El lema acuñado por los turolenses vale para la región en su conjunto. Con la resignación propia de los países sin mar, Aragón se ha acostumbrado a la ignorancia exterior, y rara vez reclama la atención que merece. Sin embargo, ni la densidad estratificada de su historia ni su estratégica localización peninsular autorizan el desdén. Entre el Pirineo de Huesca y las serranías de Teruel, esta gran artesa regada por el Ebro ofrece algo más que ermitas románicas y torres mudéjares, palacios góticos e iglesias barrocas: suministra una ciudad populosa y un territorio despoblado a medio camino entre Madrid y Barcelona, Bilbao y Valencia. Con 20 millones de personas en un radio de 300 kilómetros, Zaragoza es el núcleo de condensación demográfica de esos dos grandes ejes, el que une las dos metrópolis españolas y el que enlaza el Cantábrico con el Mediterráneo siguiendo el valle del gran río ibérico; pero tan importante como esa capital pujante son los vacíos deshabitados que la creciente colonización del paisaje en una Europa densamente suburbanizada obliga a considerar como un valioso recurso.

Zaragoza, con la llegada largamente esperada del AVE y su elección como sede de la Exposición Internacional de 2008, es la protagonista forzosa de la actual hora de Aragón: tanto la alta velocidad ferroviaria que ya la conecta con Madrid —y pronto con Barcelona— como las ingentes inversiones en infraestructuras que exigirá esa gran muestra —con el agua como elemento central—, impulsarán decisivamente el crecimiento de una ciudad cuya prosperidad no ha ido siempre acompañada de una pareja exigencia cultural, y que ha suscitado en muchos de sus habitantes el sentimiento contradictorio reflejado por José Antonio Labordeta en sus Zarajota blues: «La amo, la odio, le tengo un cariño ancestral». La quinta ciudad de España, que en 1908 celebró el primer centenario del asedio napoleónico con una Exposición Hispano-Francesa, conmemorará el segundo abriéndose al río para promover el desarrollo sostenible bajo el logo ZH2O, y la ocasión debe servir para reconciliar la borraja y las migas con el talento peregrino que el cierzo y la falta de horizontes arrastró hacia otras tierras.

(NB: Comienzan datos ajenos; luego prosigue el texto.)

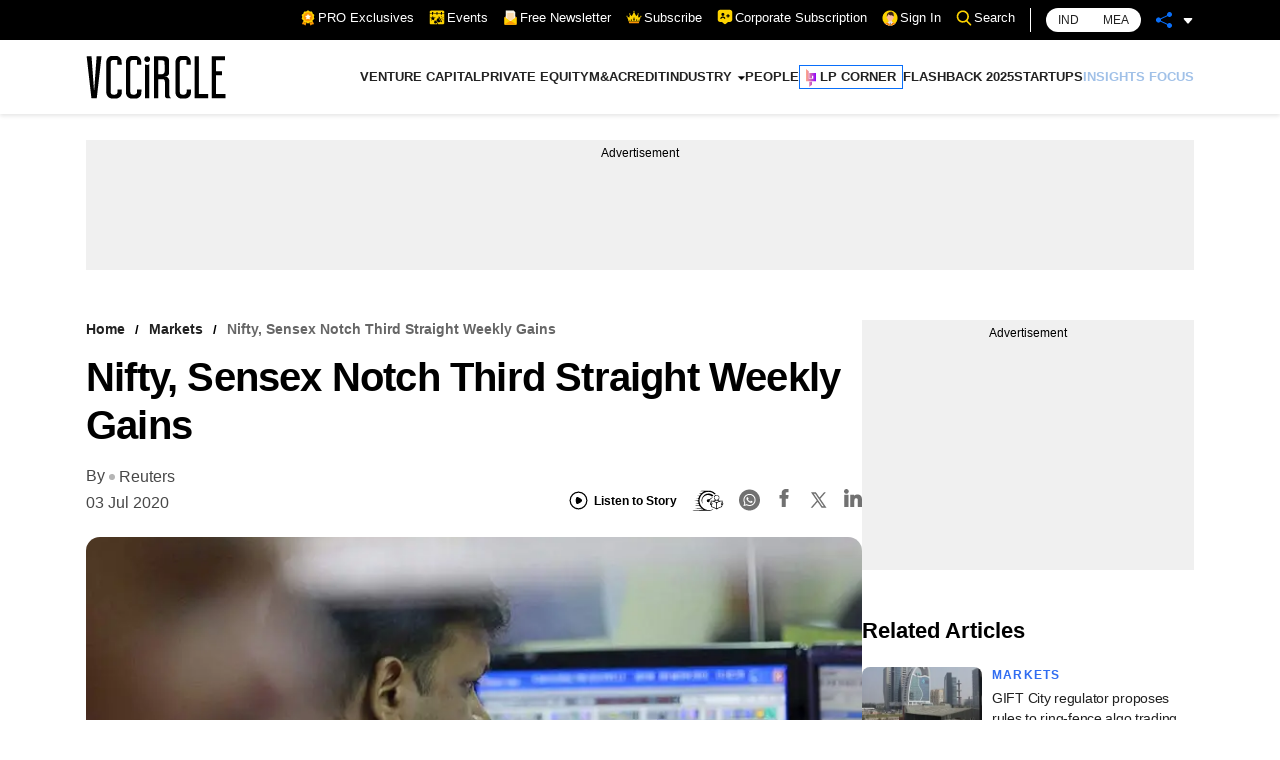

--- FILE ---
content_type: text/html; charset=utf-8
request_url: https://www.google.com/recaptcha/api2/aframe
body_size: 181
content:
<!DOCTYPE HTML><html><head><meta http-equiv="content-type" content="text/html; charset=UTF-8"></head><body><script nonce="YrocmtP6pApKNWimD-5SlQ">/** Anti-fraud and anti-abuse applications only. See google.com/recaptcha */ try{var clients={'sodar':'https://pagead2.googlesyndication.com/pagead/sodar?'};window.addEventListener("message",function(a){try{if(a.source===window.parent){var b=JSON.parse(a.data);var c=clients[b['id']];if(c){var d=document.createElement('img');d.src=c+b['params']+'&rc='+(localStorage.getItem("rc::a")?sessionStorage.getItem("rc::b"):"");window.document.body.appendChild(d);sessionStorage.setItem("rc::e",parseInt(sessionStorage.getItem("rc::e")||0)+1);localStorage.setItem("rc::h",'1769001548483');}}}catch(b){}});window.parent.postMessage("_grecaptcha_ready", "*");}catch(b){}</script></body></html>

--- FILE ---
content_type: application/javascript; charset=utf-8
request_url: https://fundingchoicesmessages.google.com/f/AGSKWxUqjUtWu7PyN9QAkW9-a_suFQWNxTlkOzyoNRNQcBGzcOH-efYQufh5Nbzn4fZwJWUBBI-8InRj5Yf4yfdqUTpGowWTEWmi7Kz0aIXKzdoqYko4Tc_MBOArr5f5fb2MyTi40aBMPLbLAEjZDCm_tQ27ytBwoedM1NPUXS0V5uGFm7gpjFFTuwdAB2TL/_?ads=-web-advert--ads4.htm.ad.footer+/ad_large.
body_size: -1291
content:
window['22eb45bc-2a35-4a87-821e-9be4a5f4725f'] = true;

No cabe derramar lágrimas hipócritas por el Marcial de Roma, el Goya de Madrid o el Buñuel de México: el genio difícilmente se constriñe en el solar materno. Pero nuestro primer número dedicado a una región sin escuela de arquitectura permite recordar esa carencia, y subrayar hasta qué punto la ausencia de ese lugar de encuentro empobrece la arquitectura aragonesa, a la que se priva de un estímulo intelectual que no puede encomendarse sólo a los colegios o a las revistas. La mejor obra moderna de Aragón la construyó un ingeniero, y eso es algo que el ensimismamiento corporativo admite con dificultad: más allá del Rincón de Goya canonizado por Mercadal y la rutina historiográfica, la Casa del Barco que Juan José Gómez-Cordobés levantó en 1934 en el ensanche turolense —con sus barandillas atornilladas al hormigón náutico que eleva su castillo de popa sobre la panza de paquebote del muro de contención— extrae mejores lecciones estructurales y paisajísticas de las torres mudéjares que el localismo vernáculo o el cosmopolitismo formalista. Ese Aragón también existe.